» **Task details**
Please continue the passage on CD107a mobilization by melanoma-reactive T cells, starting after its last sentence.

» **Text provided**

════════════════════

Moreover, tumor cytolytic potential is not merely a reflection of
cytolytic granules expression, as some clones which expressed high
levels of perforin and granzyme did not degranulate or kill
melanoma targets (FIG. 1). These data highlight the fact that
killing is a decision by a T cell based on the aggregate of its
input from the target cell and recognition efficiency. Surface
mobilization of CD107 to tumor stimulation is a measure of
degranulation and is the first assay which directly measures
tumor-reactivity in a rapid and reliable fashion.
[0109] The ability to use established melanoma lines mel526 and
Malme-3M as tumor targets (for HLA-A*0201 patients) represents a
significant advantage over having to use autologous tumor targets
for each patient. Primary melanoma cell lines from patient samples
are difficult and laborious to establish, and ultimately successful
in only a proportion of patients. While mel526 and Malme-3M are
HLA-A2+, there would almost certainly be mismatches for other HLA
alleles leading to the possibility of alloreactivity. However, we
did not observe a significant level of non-specific killing or
CD107a exposure due to alloreactivity. This may be due to lower
recognition efficiency of alloreactive T cells than of the desired
tumor-reactive T cells--as we demonstrated, only high recognition
efficiency T cells mobilizedCD107 after stimulation with specific
targets. In addition, the 5-hour period in which this assay is
performed may be insufficient for the elicitation of most
alloreactive T cells.
[0110] CD107a mobilization may be combined with tetramer staining
to directly assess the functional capacity of peptide-specific T
cells. As shown in FIG. 6, the percentage of cells staining with
the G209 native tetramer was consistently lower than those staining
with the G209-2M tetramer in patients vaccinated with the G209-2M
peptide. This finding indicates that a proportion of
G209-2M-specific T cells cross-react with the native G209 peptide
with sufficient avidity to stain with the G209n tetramer. This
would have important clinical implications since tumor cells
express only the native peptide, and at very low concentrations on
the cell surface. Furthermore, the CD107a assay showed that the
proportion of T cells capable of mobilizing CD107a represents an
even smaller fraction (30-50%) of the cells staining with the G209n
tetramer. Thus, even for G209n-specific T cells, only a subset is
of sufficient avidity or in a functional state to kill tumor
targets. This was confirmed by the combination of tetramer staining
with CD107a (FIG. 7 and Table 3), demonstrating that only 10-20% of
G209-2M tetramer+ cells degranulated in response to melanoma. In
contrast, >80% of CMV-specific T cells degranulate in response
to cognate peptide stimulation (Rubio and Lee, unpublished
data).

════════════════════

» **Entries shown**
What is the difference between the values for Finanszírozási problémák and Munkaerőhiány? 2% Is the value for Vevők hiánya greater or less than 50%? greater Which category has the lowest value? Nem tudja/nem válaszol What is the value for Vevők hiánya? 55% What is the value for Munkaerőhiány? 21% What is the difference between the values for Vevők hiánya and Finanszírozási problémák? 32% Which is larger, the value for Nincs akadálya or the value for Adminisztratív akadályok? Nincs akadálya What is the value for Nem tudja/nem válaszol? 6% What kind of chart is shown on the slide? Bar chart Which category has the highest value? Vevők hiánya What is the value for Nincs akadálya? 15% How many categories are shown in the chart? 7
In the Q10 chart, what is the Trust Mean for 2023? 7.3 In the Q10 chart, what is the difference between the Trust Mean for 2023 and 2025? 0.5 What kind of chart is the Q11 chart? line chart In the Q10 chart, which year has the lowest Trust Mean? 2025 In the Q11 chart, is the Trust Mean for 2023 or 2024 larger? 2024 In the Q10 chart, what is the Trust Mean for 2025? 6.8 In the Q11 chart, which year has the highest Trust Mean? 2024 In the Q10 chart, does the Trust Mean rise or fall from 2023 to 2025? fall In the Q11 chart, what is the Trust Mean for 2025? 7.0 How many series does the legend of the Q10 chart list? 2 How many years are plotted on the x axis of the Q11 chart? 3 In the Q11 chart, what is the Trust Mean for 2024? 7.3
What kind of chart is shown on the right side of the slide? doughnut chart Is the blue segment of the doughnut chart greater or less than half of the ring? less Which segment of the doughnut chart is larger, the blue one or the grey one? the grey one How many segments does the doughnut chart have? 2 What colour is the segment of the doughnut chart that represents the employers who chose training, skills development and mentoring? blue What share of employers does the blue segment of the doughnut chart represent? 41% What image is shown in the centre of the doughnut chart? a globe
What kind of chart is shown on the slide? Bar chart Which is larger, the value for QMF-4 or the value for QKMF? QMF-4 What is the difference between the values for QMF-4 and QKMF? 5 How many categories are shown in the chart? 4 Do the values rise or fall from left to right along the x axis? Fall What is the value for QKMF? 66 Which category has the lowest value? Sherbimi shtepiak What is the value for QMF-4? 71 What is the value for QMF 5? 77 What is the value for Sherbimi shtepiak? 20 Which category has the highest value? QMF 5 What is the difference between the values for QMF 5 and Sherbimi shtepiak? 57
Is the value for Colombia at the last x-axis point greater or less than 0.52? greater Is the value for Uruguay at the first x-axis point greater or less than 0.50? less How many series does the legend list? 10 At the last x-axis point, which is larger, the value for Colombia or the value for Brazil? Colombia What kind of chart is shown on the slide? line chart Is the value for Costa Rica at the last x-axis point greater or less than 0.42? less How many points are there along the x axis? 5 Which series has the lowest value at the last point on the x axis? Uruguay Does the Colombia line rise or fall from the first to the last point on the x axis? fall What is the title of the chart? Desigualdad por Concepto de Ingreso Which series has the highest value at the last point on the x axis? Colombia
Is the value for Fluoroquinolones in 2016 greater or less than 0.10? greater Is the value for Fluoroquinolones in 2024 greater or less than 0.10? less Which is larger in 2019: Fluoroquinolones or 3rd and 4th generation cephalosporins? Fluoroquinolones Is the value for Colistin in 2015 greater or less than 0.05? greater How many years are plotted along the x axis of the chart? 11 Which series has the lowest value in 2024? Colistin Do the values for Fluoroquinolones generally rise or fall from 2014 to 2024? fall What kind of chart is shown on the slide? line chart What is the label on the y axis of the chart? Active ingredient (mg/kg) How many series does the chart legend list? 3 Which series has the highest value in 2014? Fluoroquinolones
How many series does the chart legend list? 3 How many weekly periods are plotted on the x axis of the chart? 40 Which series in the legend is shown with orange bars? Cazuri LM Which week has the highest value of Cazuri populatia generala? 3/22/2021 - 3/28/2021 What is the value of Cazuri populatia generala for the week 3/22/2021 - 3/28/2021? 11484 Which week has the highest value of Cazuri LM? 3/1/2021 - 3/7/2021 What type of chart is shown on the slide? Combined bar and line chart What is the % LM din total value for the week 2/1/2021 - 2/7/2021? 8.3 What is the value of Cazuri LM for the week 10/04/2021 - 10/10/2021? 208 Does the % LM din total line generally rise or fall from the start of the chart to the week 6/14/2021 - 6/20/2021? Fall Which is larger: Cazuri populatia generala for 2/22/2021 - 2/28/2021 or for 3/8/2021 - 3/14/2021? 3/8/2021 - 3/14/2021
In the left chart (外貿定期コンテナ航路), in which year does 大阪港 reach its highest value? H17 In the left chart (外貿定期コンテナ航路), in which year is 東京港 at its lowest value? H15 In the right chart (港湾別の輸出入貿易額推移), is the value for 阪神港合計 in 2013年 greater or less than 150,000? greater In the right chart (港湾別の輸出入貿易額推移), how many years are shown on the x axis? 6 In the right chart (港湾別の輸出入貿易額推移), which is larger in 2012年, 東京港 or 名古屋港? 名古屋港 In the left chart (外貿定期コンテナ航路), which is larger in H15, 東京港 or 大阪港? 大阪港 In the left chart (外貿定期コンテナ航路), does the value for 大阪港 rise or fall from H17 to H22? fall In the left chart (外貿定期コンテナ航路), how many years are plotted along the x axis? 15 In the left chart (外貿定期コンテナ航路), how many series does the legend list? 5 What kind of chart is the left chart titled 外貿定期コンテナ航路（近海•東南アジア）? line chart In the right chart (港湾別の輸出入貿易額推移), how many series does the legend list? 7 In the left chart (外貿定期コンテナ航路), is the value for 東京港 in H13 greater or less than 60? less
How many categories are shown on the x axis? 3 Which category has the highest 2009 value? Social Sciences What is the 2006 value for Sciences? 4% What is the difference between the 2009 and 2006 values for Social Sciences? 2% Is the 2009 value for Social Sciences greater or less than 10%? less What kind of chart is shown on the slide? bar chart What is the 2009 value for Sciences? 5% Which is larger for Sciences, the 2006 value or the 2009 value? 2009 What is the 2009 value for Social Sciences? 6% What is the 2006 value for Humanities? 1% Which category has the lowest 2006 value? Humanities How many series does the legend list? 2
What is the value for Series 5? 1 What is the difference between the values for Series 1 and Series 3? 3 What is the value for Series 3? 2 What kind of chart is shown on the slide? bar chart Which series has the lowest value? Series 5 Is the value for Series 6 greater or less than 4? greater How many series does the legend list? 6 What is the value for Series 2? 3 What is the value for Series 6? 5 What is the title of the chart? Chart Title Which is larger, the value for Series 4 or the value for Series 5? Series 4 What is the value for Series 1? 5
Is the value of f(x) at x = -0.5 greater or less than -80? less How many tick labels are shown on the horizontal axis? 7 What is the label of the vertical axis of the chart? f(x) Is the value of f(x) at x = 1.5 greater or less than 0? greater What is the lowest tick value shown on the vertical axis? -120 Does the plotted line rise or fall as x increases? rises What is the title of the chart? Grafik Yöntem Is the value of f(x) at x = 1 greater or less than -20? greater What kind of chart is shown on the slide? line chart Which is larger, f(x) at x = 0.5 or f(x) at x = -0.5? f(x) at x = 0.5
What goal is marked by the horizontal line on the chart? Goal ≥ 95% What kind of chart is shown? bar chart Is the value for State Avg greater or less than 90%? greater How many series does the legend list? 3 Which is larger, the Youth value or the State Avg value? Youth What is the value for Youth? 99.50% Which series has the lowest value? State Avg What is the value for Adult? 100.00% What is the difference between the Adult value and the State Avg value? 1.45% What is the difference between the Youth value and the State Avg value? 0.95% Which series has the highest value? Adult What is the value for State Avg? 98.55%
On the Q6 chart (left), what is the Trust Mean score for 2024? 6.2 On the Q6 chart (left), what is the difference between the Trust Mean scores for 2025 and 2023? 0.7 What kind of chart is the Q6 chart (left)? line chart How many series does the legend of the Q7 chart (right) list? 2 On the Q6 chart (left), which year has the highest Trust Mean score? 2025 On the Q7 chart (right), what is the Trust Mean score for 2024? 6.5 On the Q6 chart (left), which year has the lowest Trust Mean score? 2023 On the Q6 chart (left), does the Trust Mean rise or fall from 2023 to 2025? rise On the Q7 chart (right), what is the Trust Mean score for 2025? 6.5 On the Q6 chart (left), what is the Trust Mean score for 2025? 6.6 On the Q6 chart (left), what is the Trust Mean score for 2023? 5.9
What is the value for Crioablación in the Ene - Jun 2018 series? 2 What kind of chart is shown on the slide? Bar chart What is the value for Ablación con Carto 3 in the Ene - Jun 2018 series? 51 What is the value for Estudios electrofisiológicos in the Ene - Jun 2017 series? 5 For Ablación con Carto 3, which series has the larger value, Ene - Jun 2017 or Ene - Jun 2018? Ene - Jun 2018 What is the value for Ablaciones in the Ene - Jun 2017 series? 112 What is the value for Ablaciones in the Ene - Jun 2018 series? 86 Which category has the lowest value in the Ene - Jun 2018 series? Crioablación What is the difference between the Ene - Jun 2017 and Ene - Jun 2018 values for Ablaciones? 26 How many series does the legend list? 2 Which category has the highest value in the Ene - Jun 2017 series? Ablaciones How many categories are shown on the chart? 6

════════════════════

» **Output of the task**
[0111] A significant difference in function between tetramer+
CD107a+ and tetramer+ CD107a- cells was confirmed by sorting and
cloning such cells independently. As shown in Table 4, there is a
statistically significant difference in cytolytic activity against
tumor targets between tetramer+ cells that could mobilizeCD107a and
those that could not. As predicted, tetramer+ CD107a+ clones were
tumor cytolytic and of high recognition efficiency. Interestingly,
while most tetramer+ CD107a- were non-tumor cytolytic and of low
recognition efficiency, one clone from each sample exhibited
specific cytolytic activity to tumor. These clones may represent
cells that are of intermediate RE or functionality in what is
likely a continuous distribution of cytolytic potential of effector
cells. Alternatively, the parental cells for these clones might
have been anergic in vivo (Lee, P. P. et al. Characterization of
circulating T cells specific for tumor-associated antigens in
melanoma patients. Nature Medicine 5, 677-85 (1999)) and became
reactivated upon in vitro stimulation and expansion. We are
currently studying this issue in more detail.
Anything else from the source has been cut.